The data we use to train a model is often called a training dataset. We’ve already seen this in action. Frustratingly, when we use the model in the real world, after training we don’t know for certain how well our model will work. This uncertainty is because it’s possible that our training dataset is different to data in the real world.

What is overfitting?

A model is overfit if it works better on the training data than it does on other data. The name refers to the fact that the model has been fit so well that it's memorized details of the training set rather than finding broad rules that will apply to other data. Overfitting is common, but not desirable. At the end of the day, we only care how well our model works on real-world data.

How can we avoid overfitting?

We can avoid overfitting several ways.
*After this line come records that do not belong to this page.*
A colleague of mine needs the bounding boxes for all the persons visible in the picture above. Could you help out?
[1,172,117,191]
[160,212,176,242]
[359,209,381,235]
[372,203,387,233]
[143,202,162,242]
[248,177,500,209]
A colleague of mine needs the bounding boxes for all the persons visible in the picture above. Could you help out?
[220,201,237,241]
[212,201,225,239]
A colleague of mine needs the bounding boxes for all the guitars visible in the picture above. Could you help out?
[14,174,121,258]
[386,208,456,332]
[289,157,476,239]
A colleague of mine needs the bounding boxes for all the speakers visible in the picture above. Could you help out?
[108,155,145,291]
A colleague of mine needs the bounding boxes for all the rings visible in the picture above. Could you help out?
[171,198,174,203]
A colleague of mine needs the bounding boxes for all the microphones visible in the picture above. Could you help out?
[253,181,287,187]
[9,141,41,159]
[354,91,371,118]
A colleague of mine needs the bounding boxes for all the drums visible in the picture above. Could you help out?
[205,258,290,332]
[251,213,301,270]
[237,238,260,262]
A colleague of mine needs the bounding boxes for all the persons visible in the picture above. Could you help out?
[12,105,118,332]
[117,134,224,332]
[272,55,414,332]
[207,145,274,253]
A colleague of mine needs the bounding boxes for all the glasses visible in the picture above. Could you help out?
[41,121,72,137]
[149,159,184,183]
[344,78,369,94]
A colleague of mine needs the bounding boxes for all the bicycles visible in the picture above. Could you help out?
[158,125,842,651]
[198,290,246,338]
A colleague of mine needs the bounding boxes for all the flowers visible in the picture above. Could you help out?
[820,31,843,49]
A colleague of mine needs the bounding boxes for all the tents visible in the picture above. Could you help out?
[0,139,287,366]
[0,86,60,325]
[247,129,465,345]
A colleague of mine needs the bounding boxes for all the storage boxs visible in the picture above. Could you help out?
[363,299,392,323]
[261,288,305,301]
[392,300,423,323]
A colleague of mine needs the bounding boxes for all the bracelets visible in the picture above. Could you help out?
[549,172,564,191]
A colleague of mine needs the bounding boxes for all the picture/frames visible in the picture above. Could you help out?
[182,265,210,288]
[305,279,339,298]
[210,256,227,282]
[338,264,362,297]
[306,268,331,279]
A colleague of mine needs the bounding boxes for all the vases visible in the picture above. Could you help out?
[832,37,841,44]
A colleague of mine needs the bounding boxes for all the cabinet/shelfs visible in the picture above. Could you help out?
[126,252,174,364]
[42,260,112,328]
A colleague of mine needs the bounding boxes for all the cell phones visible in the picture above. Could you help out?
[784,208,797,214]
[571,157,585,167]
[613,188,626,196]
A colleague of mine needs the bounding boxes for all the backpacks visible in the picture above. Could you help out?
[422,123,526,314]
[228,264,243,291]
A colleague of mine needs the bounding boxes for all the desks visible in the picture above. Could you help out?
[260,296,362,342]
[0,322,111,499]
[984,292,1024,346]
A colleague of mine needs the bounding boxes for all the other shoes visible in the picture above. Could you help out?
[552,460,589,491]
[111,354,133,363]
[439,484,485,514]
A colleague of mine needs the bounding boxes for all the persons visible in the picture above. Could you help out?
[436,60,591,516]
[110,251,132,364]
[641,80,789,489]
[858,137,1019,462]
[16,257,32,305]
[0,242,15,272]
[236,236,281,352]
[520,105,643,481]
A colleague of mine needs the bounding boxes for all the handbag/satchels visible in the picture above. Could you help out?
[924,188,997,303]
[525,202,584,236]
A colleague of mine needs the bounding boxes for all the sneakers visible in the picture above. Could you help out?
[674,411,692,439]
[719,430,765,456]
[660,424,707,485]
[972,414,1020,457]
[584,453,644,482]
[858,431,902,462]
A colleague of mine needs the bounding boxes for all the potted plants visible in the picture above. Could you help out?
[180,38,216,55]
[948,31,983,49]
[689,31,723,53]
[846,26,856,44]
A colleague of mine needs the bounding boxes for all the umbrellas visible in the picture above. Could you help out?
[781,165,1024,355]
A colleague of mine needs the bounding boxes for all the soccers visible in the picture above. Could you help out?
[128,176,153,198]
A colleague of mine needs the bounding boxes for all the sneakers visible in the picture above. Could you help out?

The simplest way is to have a simpler model, or to use a dataset that's a better representation of what is seen in the real world. To understand these methods, consider a scenario where real-world data look like so:

Diagram showing a plot graph of dog height and rescues.

Let’s say we collect information about only five dogs, though, and use that as our training dataset to fit a complex line. If we can do so, we can fit it very well:

Diagram showing a complex line graph using only five dogs height and rescue information.

When this is used in the real world, though, we'll find it makes predictions that turn out to be wrong:

Diagram showing real-world vs training data in a graph of dog height and rescues.

If we have a more representative dataset and a simpler model, the line we fit turns out to make better (although not perfect) predictions:

Diagram showing a representative dog height and rescue graph using real world and training data.

A complimentary way we can avoid overfitting is to stop training after the model has learned general rules, but before the model is overfit. This requires detecting when we're beginning to overfit our model, though. We can do this using a test dataset.

What is a test dataset?

A test dataset, also called a validation dataset, is a set of data similar to the training dataset. In fact, test datasets are usually created by taking a large dataset and splitting it. One portion is called the training dataset, and the other is called the test dataset.

The job of the training dataset is to train the model; we’ve seen training already. The job of the test dataset is to check how well the model works; it doesn't contribute to training directly.

OK, but what’s the point?

The point of a test dataset is twofold.

First, if test performance stops improving during training, we can stop; there's no point in continuing. If we do continue, we can end up encouraging the model to learn details about the training dataset that aren't in the test dataset, which is overfitting.

Secondly, we can use a test dataset after training. This gives us an indication of how well the final model will work when it sees "real-world" data it hasn't seen before.

What does that mean for cost functions?

When we use both training and test datasets, we end up calculating two cost functions.

The first cost function is using the training dataset, just like we've seen before. This cost function is fed to the optimizer and used to train the model.

The second cost function is calculated using the test dataset. We use this to check how well the model might work in the real world. The result of the cost function isn't used to train the model. To calculate this, we pause training, look at how well the model is performing on a test dataset, and then resume training.